By: Geneva Bass
The advent of the novel coronavirus initially paralyzed the global art market. The first half of 2020 saw fine-art auction sales crumble over 50% and the contemporary art market lose 36%, both scraping record lows.
However, the global art market and the auction scene’s swift market orientation paired with a low-interest-rate environment, inflationary monetary policy, and consolidation of wealth quickly fueled a historic rebound for the largest unregulated financial space in the world, the art market, despite the global economy’s continued Covid-induced distress.
The global art market’s nimble adoption of online auctioning proved critical. 2020 heralded a dramatic ascent in online auctioning’s popularity; insurance group Hiscox and art research firm ArtTactic reported a 524% increase in online auction sales globally from 2019 to 2020. Barron’s reported that 2020 alone marked an unprecedented $1.05 billion in global online-only art sales. Online auctioning has allowed auction houses to reach younger, broader audiences with unprecedented success. Many auction houses have already declared online auctions a future mainstay of the auction scene.

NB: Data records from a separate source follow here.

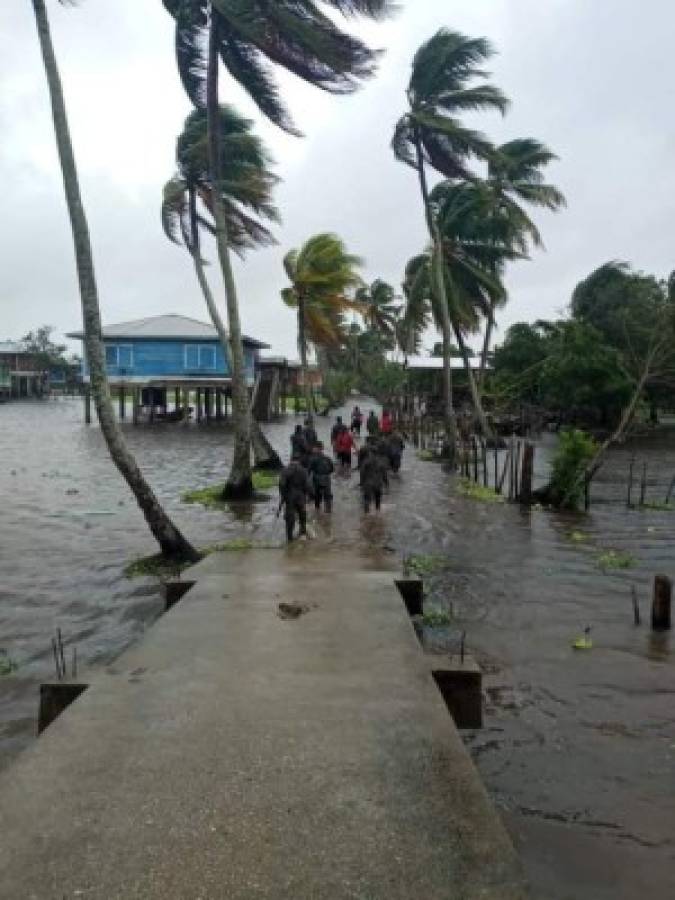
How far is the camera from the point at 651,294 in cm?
4272

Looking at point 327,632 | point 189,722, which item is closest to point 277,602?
point 327,632

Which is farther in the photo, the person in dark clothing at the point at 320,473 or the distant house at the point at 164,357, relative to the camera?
the distant house at the point at 164,357

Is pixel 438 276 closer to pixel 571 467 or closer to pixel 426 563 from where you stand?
pixel 571 467

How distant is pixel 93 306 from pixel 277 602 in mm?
5293

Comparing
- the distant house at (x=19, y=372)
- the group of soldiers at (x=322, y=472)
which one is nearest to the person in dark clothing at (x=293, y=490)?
the group of soldiers at (x=322, y=472)

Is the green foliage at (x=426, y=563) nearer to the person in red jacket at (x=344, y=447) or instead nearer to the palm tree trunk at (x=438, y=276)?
the person in red jacket at (x=344, y=447)

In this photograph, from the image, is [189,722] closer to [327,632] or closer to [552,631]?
[327,632]

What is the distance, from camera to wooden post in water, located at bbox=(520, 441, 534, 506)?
18625 millimetres

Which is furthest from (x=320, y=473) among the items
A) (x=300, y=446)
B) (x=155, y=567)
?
(x=155, y=567)

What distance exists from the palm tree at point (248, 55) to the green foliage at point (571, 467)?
273 inches

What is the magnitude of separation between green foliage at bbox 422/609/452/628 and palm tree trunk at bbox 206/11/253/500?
28.2 feet

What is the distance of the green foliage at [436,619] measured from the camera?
9.36 meters

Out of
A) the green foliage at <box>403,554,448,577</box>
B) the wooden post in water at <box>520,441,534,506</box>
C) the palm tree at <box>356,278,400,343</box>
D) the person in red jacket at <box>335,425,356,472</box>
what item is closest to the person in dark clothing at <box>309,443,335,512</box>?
the green foliage at <box>403,554,448,577</box>

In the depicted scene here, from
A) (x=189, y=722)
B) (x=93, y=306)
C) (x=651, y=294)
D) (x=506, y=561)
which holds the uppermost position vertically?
(x=651, y=294)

During the New York two-week sale series ending November 19th, 2021, top auction houses sold an astounding $2.3 billion of art. Several auction houses including Sotheby’s and Christie’s even had remarkable instances when every lot had been sold. Sales ranged from Banksys and Van Goghs to a rare, first-edition copy of the U.S. constitution. The series also heralded cryptocurrency’s official entrance into elite auction houses, lending credibility to the digital art space. Several bids were placed in the cryptocurrency ether for Banksy works, and non-fungible token (NFT) digital artists entered the scene with viral, live-streamed sales.
In the single two-week period, records were shattered not only for auction houses but also for artists. Sotheby’s and Phillips’ both surpassed their highest value sales in history, with lots worth $676 and $138 million respectively. Frida Kahlo became the most expensive Latin American artist, outstripping not only her previous record but also her husband Diego Rivera’s with a $34.9 million Sotheby’s sale. The “NFT-powered” sculpture “HUMAN ONE” by Beeple, the artist credited with the birth of NFT popularity, was auctioned by Christie’s for $29 million at nearly double its $15 million estimates. Art data and analytics firm Pi-eX reports that Fall 2021 New York art sales made history with over $2.6 billion in sales.
Van Gogh experienced a particular surge in popularity, partially attributed to the proliferation of immersive Van Gogh digital experiences. However, younger and lesser-known artists such as Lisa Brice and Nicholas Party also gained momentum. Asian collectors and the arrival of NFTs drove sky-high contemporary art sales, propelling the contemporary art market to a record-breaking $2.7 billion between June 2020 and June 2021.
“Art market sentiment is sky-high at the moment,” head of specialty segments at Bank of America Evan Beard told CNBC, “driven by low interest rates, stock market wealth effect, inflationary monetary policy, and new crypto wealth that needs to be parked somewhere.”
Ranks of high-net-worth individuals have swelled during the pandemic, and the heights of stay-at-home orders coupled with the rise of digital art attracted a new generation of young collectors. Over one-fourth of Christie’s 2021 global clientele is Millennial, an increase of 15% since 2019. Over one-third of Christie’s 2021 Chinese clientele is Millenial. Christie’s CEO Guillaume Cerutti reports that the auction house’s average bidder is now 46, two years junior their 48-year-old pre-pandemic average bidder. Sotheby’s chairman and managing director Mari-Claudia Jiménez reports nearly one-third of its clientele is younger than 40.
The pandemic marked significant market orientation of the art scene towards pandemic escapism, changing tastes, Asia, and a younger demographic.
Pandemic escapism was rampant in collector taste. Surrealism regained momentum, and digital art rocketed to new heights. The recent art market rebound was driven highly by contemporary art. Contemporary art’s explosion in popularity has been largely attributed to the advent of NFTs, the mainstream of online auctioning, and the appeal to younger first-time collectors.
NFTs accounted for about 33% of global online auction sales and 2% of the overall global art market in the year between June 2020 and June 2021. The digital artist Beeple became the second-highest-selling contemporary artist at auction for his 2021 NFT Everydays—The First 5000 Days. The first three quarters of 2021 saw NFT sales top $3.5 billion and collector appetite shift from single-artist NFTs to code-generated art.
The red-hot Asian art market led the global art market’s resurgence, with Hong Kong now a close second to New York City as the contemporary art capital of the world. Global art market sales between June 2020 and June 2021 were 40% Chinese, 30% American, and 16% British. Sculpture sales remained depressed, perhaps due in part to the pandemic-era retreat from tactile experiences.
The Covid-19 pandemic’s impact on the art market and global art scene is beyond the transient undulations of trend. The art scene’s pandemic-era market orientation aligns it to cater to the newest generations of international collectors in an increasingly digital world.